+++ EXTRACTED DATA
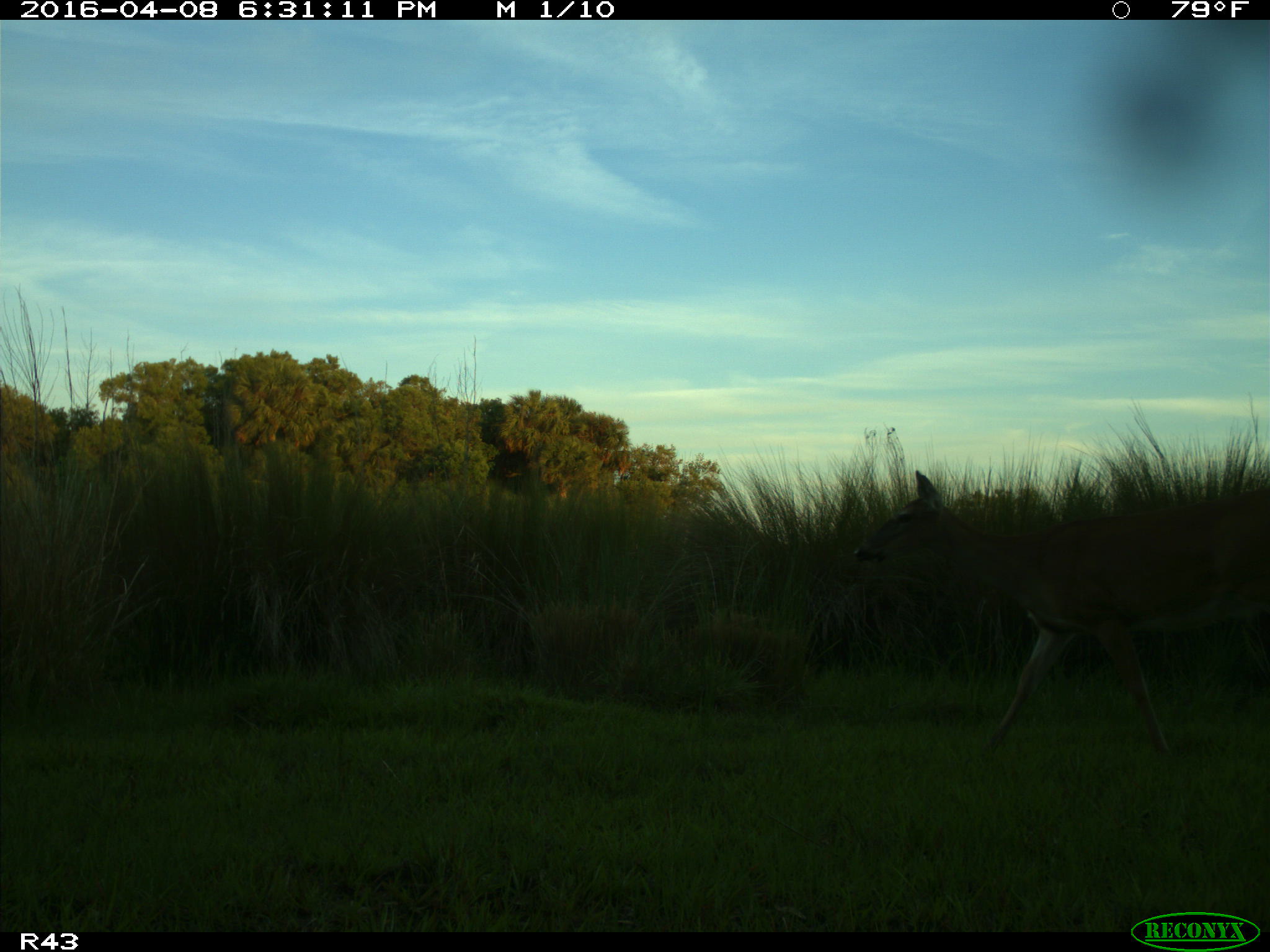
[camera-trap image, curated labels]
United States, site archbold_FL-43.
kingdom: Animalia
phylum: Chordata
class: Mammalia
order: Artiodactyla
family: Cervidae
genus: Odocoileus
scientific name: Odocoileus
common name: deer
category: unidentified deer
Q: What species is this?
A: Unidentified deer (deer) (Odocoileus).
++++++
# WORK REQUIRED
Write out only those lines that fall between the one containing "phylum: Chordata" and the end of the entries, the first and last included, exactly as they read.

# ANSWER BOX
phylum: Chordata
class: Mammalia
order: Artiodactyla
family: Cervidae
genus: Odocoileus
scientific name: Odocoileus
common name: deer
category: unidentified deer
Q: What species is this?
A: Unidentified deer (deer) (Odocoileus).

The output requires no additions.